Rewrite every line from the one containing "What distance separates" through the last line, both included, with each request kept as is and every number in the answers (the distance values and the point coordinates) shifted up by 67. Leave the pictures out.

━━ DATA FOR THE TASK

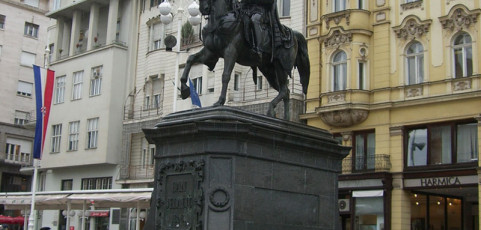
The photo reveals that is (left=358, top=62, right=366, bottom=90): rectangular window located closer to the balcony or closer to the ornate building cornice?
the balcony

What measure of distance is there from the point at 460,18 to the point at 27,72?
4576 centimetres

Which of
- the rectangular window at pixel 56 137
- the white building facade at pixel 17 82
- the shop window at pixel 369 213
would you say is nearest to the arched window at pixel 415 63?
the shop window at pixel 369 213

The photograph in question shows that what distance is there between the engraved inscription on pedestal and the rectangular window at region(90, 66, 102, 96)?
37.6 metres

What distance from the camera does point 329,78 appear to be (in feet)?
128

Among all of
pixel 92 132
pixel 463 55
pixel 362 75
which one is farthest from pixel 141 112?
pixel 463 55

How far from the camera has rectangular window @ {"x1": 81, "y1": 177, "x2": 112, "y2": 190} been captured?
164 ft

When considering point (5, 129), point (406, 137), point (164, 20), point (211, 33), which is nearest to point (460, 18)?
point (406, 137)

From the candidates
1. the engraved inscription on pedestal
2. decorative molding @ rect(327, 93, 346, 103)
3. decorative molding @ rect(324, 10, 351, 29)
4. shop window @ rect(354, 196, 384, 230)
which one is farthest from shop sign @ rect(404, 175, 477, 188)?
the engraved inscription on pedestal

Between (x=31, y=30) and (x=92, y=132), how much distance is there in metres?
24.1

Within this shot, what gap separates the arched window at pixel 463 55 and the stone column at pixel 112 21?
24858 mm

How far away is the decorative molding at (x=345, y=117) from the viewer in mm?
37281

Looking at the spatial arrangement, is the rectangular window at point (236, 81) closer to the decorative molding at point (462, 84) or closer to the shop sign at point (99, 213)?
the shop sign at point (99, 213)

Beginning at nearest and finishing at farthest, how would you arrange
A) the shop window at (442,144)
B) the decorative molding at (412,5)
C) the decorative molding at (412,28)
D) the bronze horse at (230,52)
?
1. the bronze horse at (230,52)
2. the shop window at (442,144)
3. the decorative molding at (412,28)
4. the decorative molding at (412,5)

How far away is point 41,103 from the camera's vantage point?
32562 mm
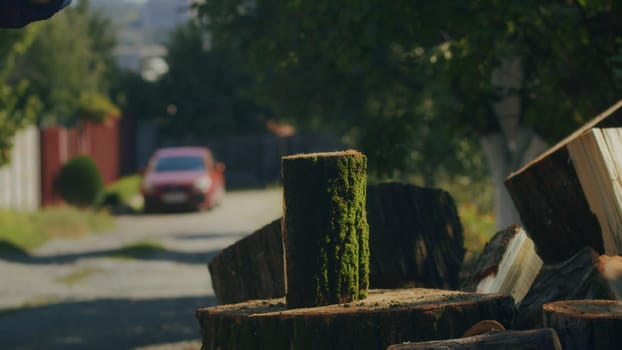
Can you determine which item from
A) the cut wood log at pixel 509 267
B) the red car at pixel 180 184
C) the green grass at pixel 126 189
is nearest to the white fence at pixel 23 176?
the red car at pixel 180 184

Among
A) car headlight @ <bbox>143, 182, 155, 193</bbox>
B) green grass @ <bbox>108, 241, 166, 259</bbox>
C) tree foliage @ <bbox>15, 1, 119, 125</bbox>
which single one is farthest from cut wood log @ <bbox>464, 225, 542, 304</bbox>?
tree foliage @ <bbox>15, 1, 119, 125</bbox>

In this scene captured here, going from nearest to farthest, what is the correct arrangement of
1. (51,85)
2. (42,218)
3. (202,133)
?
(42,218)
(51,85)
(202,133)

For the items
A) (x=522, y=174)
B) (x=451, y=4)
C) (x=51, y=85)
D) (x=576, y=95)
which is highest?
(x=51, y=85)

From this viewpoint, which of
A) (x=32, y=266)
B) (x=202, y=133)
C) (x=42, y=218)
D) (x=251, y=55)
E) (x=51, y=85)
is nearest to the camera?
(x=251, y=55)

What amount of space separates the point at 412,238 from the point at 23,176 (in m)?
17.4

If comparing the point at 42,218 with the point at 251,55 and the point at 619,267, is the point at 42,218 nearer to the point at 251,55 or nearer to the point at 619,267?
the point at 251,55

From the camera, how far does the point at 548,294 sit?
5.81 meters

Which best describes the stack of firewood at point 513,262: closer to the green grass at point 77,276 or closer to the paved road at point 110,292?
the paved road at point 110,292

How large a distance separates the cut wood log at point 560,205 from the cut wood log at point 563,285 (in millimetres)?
136

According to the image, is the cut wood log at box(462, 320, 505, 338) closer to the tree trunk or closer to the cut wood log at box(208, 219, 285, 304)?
the cut wood log at box(208, 219, 285, 304)

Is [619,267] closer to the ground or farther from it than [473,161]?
closer to the ground

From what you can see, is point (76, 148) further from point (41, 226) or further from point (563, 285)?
point (563, 285)

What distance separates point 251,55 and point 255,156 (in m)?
33.3

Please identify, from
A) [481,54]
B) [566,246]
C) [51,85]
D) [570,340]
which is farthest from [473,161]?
[51,85]
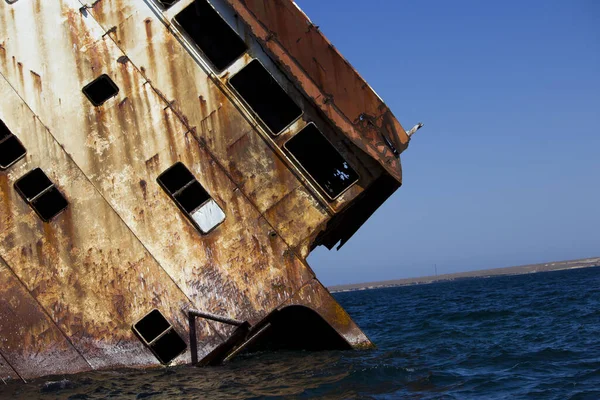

━━━━

OUTPUT FOR THIS EXERCISE
What distance separates point 251,55 and point 255,156 (in m)?
100.3

Please identify, from
A) [481,54]
B) [566,246]
C) [51,85]
D) [570,340]
which is farthest from [473,161]?
[118,152]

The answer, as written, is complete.